The military outcome is thus a complete reset of the local balance of power to Israel’s advantage. Hamas launched the attacks of 7 October unilaterally, hoping to draw fraternal groups into the war. Only Hezbollah half did so, firing rockets but not committing ground troops. The second strategic miscalculation by Hamas was to underestimate Israel’s will and determination to destroy Hamas and Hezbollah as security threats. International calls for immediate and unconditional ceasefire and urgings not to go into Rafah proved counterproductive. Given the monstrous scale of 10/7, to Israelis the calls for ceasefire separated true from fair-weather friends for two reasons. For one, Western youth and countries, under the impact of changing electoral demographics with mass influxes of Muslims, were deserting Israel and softening on fighting antisemitism in their own populations. Antisemitism has become structurally embedded in Western societies through the rise of critical race theory and intersectionality which imposes a binary divide between oppressors and oppressed and lumps Jews among the front rank of oppressors. The intergenerational shift in sentiments to increased hostility towards Jews drove home the realisation that time is against Israel.

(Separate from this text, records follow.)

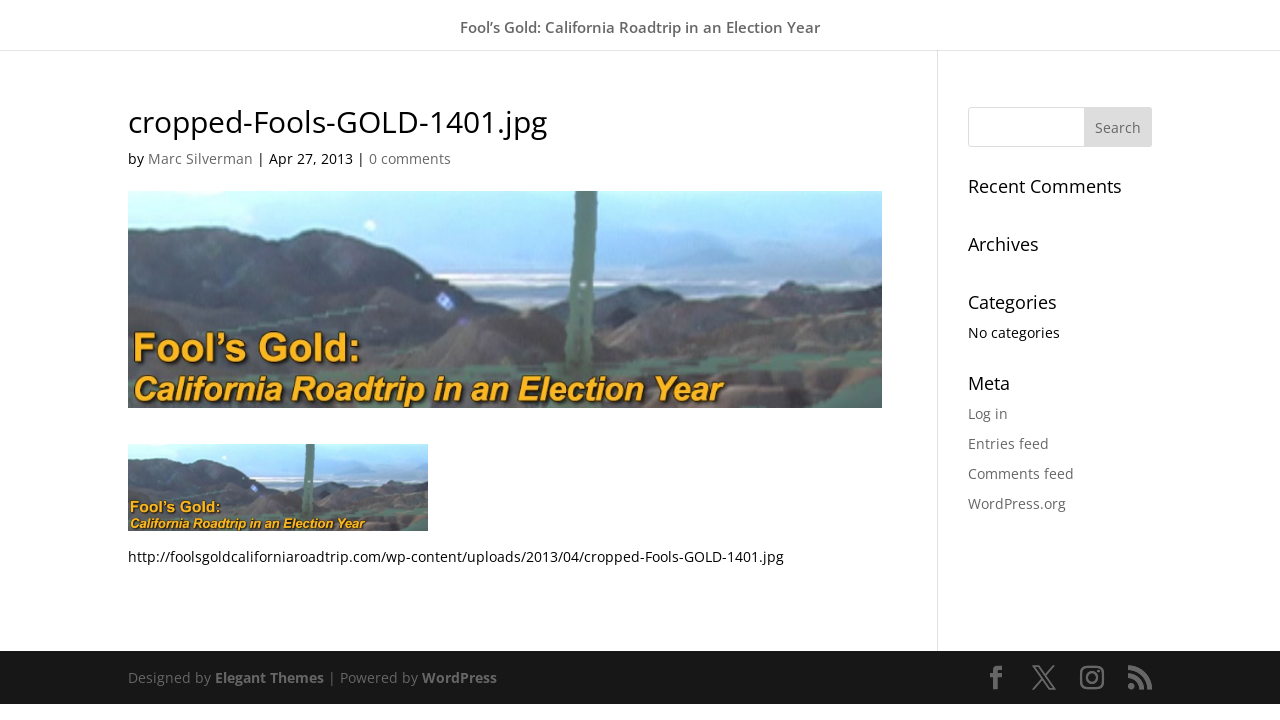

--- FILE ---
content_type: text/css
request_url: https://foolsgoldcaliforniaroadtrip.com/wp-content/themes/divi-child-theme-divi-child/style.css?ver=4.27.1
body_size: 209
content:
/*
Theme Name: Divi Child Theme
Theme URI:  http://silvermarc.com
Author:     SilverMarc
Author URI: http://silvermarc.com
Template:   Divi
Version:    1.0
License:    GNU General Public License v2 or later
*/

Military gains notwithstanding, however, Hamas stays in power as the de facto governing authority of Gaza. The ceasefire deal snatches political defeat from the jaws of military triumphs for Israel. In an interview with the New York Times magazine on 4 January, Secretary of State Antony Blinken admitted that, ‘whenever there has been public daylight between the United States and Israel and the perception that pressure was growing on Israel… Hamas has pulled back from agreeing to a ceasefire and the release of hostages’. The hostages-prisoners swap and continued Hamas hold on Gaza will have several deleterious consequences. It condemns Palestinians to ongoing autocratic, corrupt and self-serving rule by Hamas which will continue to marinate the population in Jew hatred. The demonstrable lack of tough love on the part of Western governments in demanding urgent ceasefires instead of encouraging Israel to finish the job of defenestrating Hamas from Gaza is compounded with massive international aid for Gaza reconstruction. Having successfully displaced responsibility for all lives lost in the war to Israel, Hamas is once again shielded also from the economic consequences of initiating war. It will replenish its depleted coffers by siphoning off humanitarian aid to rebuild its military, tunnels and terror infrastructure.

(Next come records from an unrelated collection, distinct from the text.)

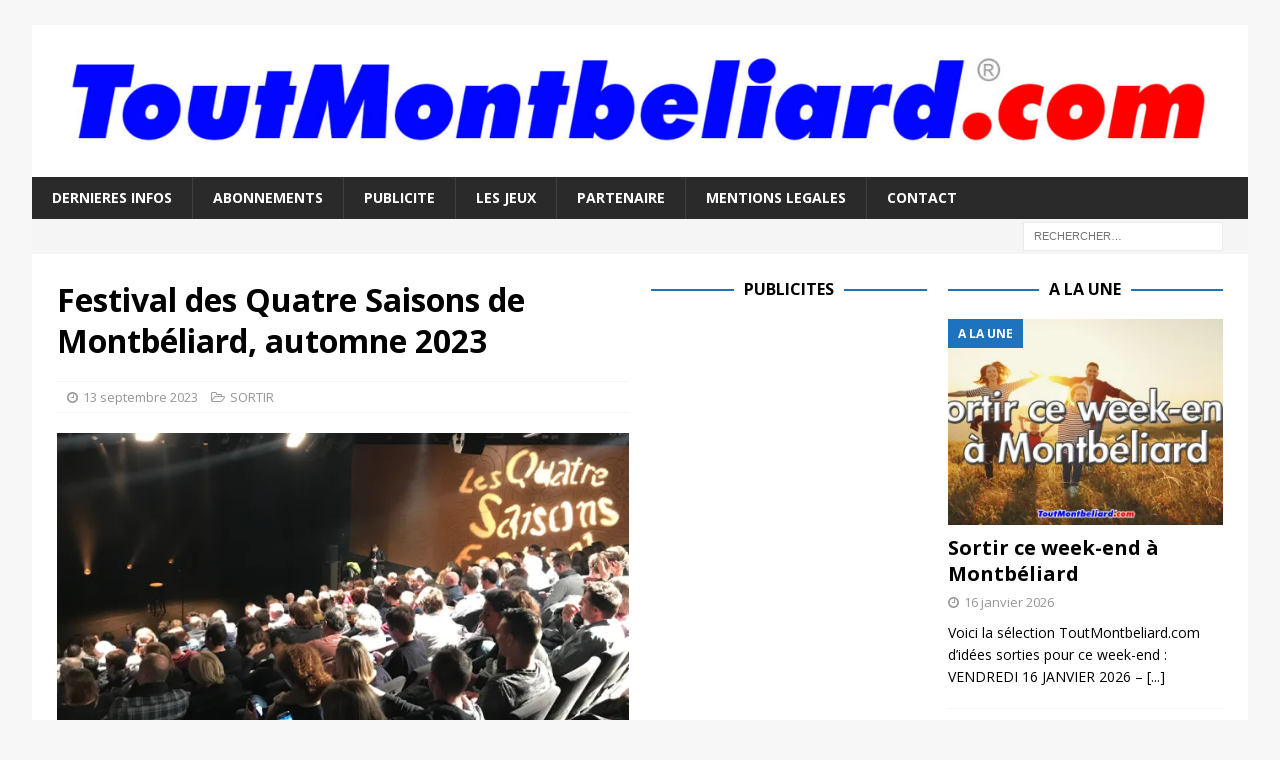

--- FILE ---
content_type: text/html; charset=utf-8
request_url: https://www.google.com/recaptcha/api2/aframe
body_size: 268
content:
<!DOCTYPE HTML><html><head><meta http-equiv="content-type" content="text/html; charset=UTF-8"></head><body><script nonce="xQnkiR41kDKohf4PKFADww">/** Anti-fraud and anti-abuse applications only. See google.com/recaptcha */ try{var clients={'sodar':'https://pagead2.googlesyndication.com/pagead/sodar?'};window.addEventListener("message",function(a){try{if(a.source===window.parent){var b=JSON.parse(a.data);var c=clients[b['id']];if(c){var d=document.createElement('img');d.src=c+b['params']+'&rc='+(localStorage.getItem("rc::a")?sessionStorage.getItem("rc::b"):"");window.document.body.appendChild(d);sessionStorage.setItem("rc::e",parseInt(sessionStorage.getItem("rc::e")||0)+1);localStorage.setItem("rc::h",'1768646393831');}}}catch(b){}});window.parent.postMessage("_grecaptcha_ready", "*");}catch(b){}</script></body></html>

Worse, by validating Hamas’s evil tactic of taking hostages as bargaining leverage, it guarantees repeats of ceasefire violations and hostage taking. The historical record is clear. Israel has shifted over the decades from refusing to negotiate with terrorists holding Israeli hostages as an unbreakable principle, to exchanging bodies for bodies, exchanging like-for-like numbers of hostages for prisoners, refusing to release murderers, to abandoning all these red lines. In 2011, for example, Israel secured the release of one Israeli soldier-hostage in return for over 1,000 Palestinian prisoners, including Yahya Sinwar who masterminded the attacks of 7 October 2023. In phase one of the deal, 33 Israeli hostages are to be released over six weeks in exchange for 1,900 Palestinians. What does this tell us about the relative value placed by Hamas on Palestinian and Israeli lives? Unsurprisingly, the policy of incentivising and rewarding hostage taking ignites subsequent waves of terror. How many of those released will join the ‘resistance’ to plan, prepare for and engage in future strikes into Israel?
Israel’s military position vis-à-vis Hamas, Hezbollah and Iran would be vastly weaker today if it had heeded urgings-cum-demands for ‘ceasefire now’. The lack of strategic clarity and moral courage by Western governments, whose motto of ‘no price is too high for peace’ is the driving force of appeasement historically, has ensured another round of suspended hostilities in the endlessly repeating cycles of Israeli-Palestinian wars. As a historical footnote, had Western calls for restraint over finishing the job in 1971 and 2009 been heeded, Bangladesh would still be a Pakistani colony today and Sri Lanka’s deadly civil war would be ongoing. Of course the return of hostages is cause for joy and celebration. But a high price has been paid all round for a return to what in essence is an armed truce and a political stalemate. The two-state ‘solution’, enthusiastically embraced by Anthony Albanese and Penny Wong, is a conceit of the liberal internationalist imagination unanchored in local geopolitical realities.